Ausgewählter Auszug
——————————
Ich ♥️ Deutsch. Und ich liebe es, immer wieder neue Facetten meiner Muttersprache zu entdecken. Was hätte mir da Besseres passieren können, als in ein Land zu ziehen, das auf dem Papier zwar die gleiche Schriftsprache hat wie Deutschland, aber doch so anders tickt, spricht und eben auch schreibt? Ich nehme euch mit auf mein sprachliches Abenteuer «Deutsch(e) in der Schweiz».

«In der Weihnachtsbäckerei gibt es manche Leckerei …» Aber was genau wird denn landauf, landab gebacken in der Adventszeit? Wie nennen wir Zimtsterne, Vanillekipferl & Co.? Wie so oft hängt dies davon ab, ob wir uns in der Schweiz oder Deutschland befinden – und je nachdem auch, wo genau im jeweiligen Land.

Achtung: Selbst bei etwas so Harmlosem wie Weihnachtsgebäck lauert der ein oder andere falsche Freund!

Von deutschen Plätzchen und der Verniedlichungsform

Den wenigsten erzähle ich wohl etwas Neues, wenn ich sage, dass in Deutschland das Standardwort für Weihnachtsgebäck «Plätzchen» ist. Ein Wort, das in dieser Bedeutung nur in der Verniedlichungsform (von Sprachnerds wie mir auch «Diminutiv» genannt) existiert – genauso wie «Mädchen» oder «Seepferdchen».

Nun ist das Schöne an Sprache ja, dass sie gewisse Regelmässigkeiten aufweist. Wenn wir mit einer uns fremden Sprache oder einem unbekannten Dialekt in Kontakt kommen, verinnerlichen wir mit der Zeit solche Regelmässigkeiten (ob bewusst oder unbewusst).

So frohlocken Deutsche in der Schweiz, denn sie bemerken schnell: Das Diminutiv im Schweizerdeutschen ist in der Regel «-li». So ist ein «Lätzchen» ein «Lätzli», ein «Schneckchen» ein «Schneckli» und die schwäbischen «Spätzla*» sind «Spätzli» (zumindest mehr oder weniger; ans Original kommt letztlich nichts ran).
——————————
Bereitgestellte Daten
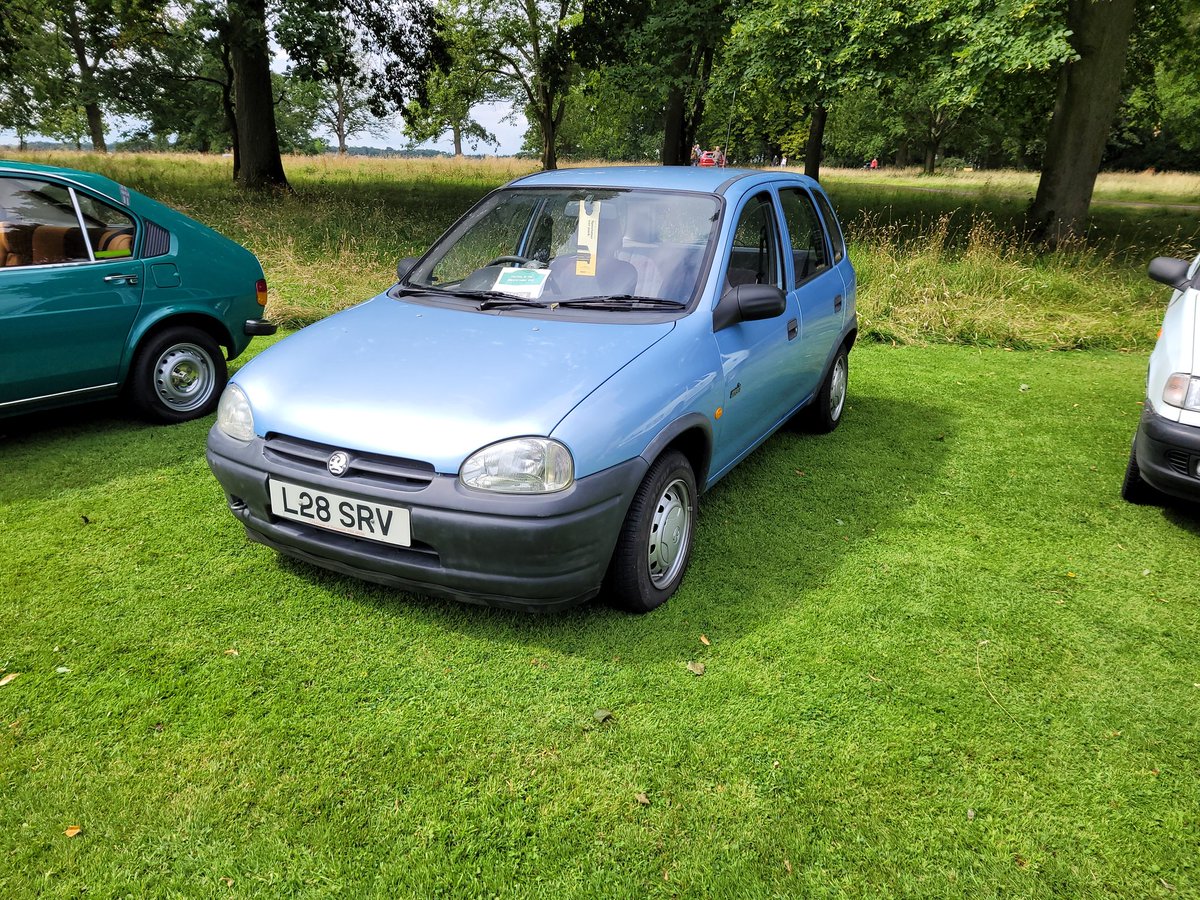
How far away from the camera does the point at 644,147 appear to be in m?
74.0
——————————
Aufgabe 1
Warum frohlocken Deutsche in der Schweiz laut dem Auszug über Weihnachtsgebäck? Antworte in ein bis drei Sätzen.
Aufgabe 2
Beantworte die folgenden Fragen zum Auszug über Weihnachtsgebäck.
(a) Welches Wort ist in Deutschland das Standardwort für Weihnachtsgebäck?
(b) Welche beiden Wörter nennt der Auszug, die wie dieses Wort nur in der Verniedlichungsform existieren?
(c) Wie heißt ein «Lätzchen» auf Schweizerdeutsch?
Aufgabe 3
Schreibe die Fortsetzung des Auszugs über Weihnachtsgebäck im Anschluss an seinen letzten Satz.
Die Daten stehen in keinem Zusammenhang mit dem Auszug über Weihnachtsgebäck.

Antwort 1
Sie frohlocken, weil sie schnell bemerken, dass das Diminutiv im Schweizerdeutschen in der Regel auf «-li» endet. Deshalb wird zum Beispiel aus einem «Lätzchen» ein «Lätzli» und aus einem «Schneckchen» ein «Schneckli».

Antwort 2
(a) «Plätzchen»
(b) «Mädchen» und «Seepferdchen»
(c) «Lätzli»

Antwort 3
So weit, so klar.

Plätzli – für Deutsche in der Schweiz nur vermeintlich niedlich/süss

Doch dann sieht Dora Deutschfrau in der Schweiz auf einmal «Plätzli» auf der Speisekarte im Restaurant oder auf einer Tiefkühlpackung im Supermarkt und versteht die Welt nicht mehr: «Weihnachtsplätzchen als Hauptspeise oder gefroren als Convenience Food? Die spinnen, die Schweizer …»

Aber nein, unsere südlichen Nachbarinnen haben nicht etwa einen eigenartigen Geschmack (zumindest nicht in diesem Fall ;)). «Plätzli» bedeutet in der Schweiz einfach etwas anderes, nämlich:

  • kleine (meist runde oder ovale) Fleischstücke, ähnlich wie in Deutschland Naturschnitzel oder Schweinemedaillons
    oder auch
  • kleine (z. B. mit Käse oder Spinat) gefüllte Teigtaschen, ein bisschen wie Empanadas.

(Im Zweifel empfehle ich eine Google-Bilder-Suche, das ist wahrscheinlich hilfreicher als meine hinkenden Vergleiche.)

In Schweizer Küchen duftet es in der Adventszeit nach … Guetzli!

Nun wissen wir also, wie Weihnachtsplätzchen in der Schweiz nicht genannt werden: «Weihnachtsplätzli». Doch was wird dann in der Adventszeit ausgestochen und gebacken, wonach riecht (oder in dem Fall «schmeckt») eine schweizerische Weihnachtsbäckerei?

Die Antwort ist: «Guetzli» (oder auch «Gutzi», wie mir eine Freundin als Feedback auf den Artikel erzählt hat).

Und davon gibt es auch hierzulande nicht gerade wenige: ob Zimtsterne oder Spitzbuben, ob Chräbeli oder Mailänderli – an weihnachtlichen Leckereien mangelt es sicher nicht.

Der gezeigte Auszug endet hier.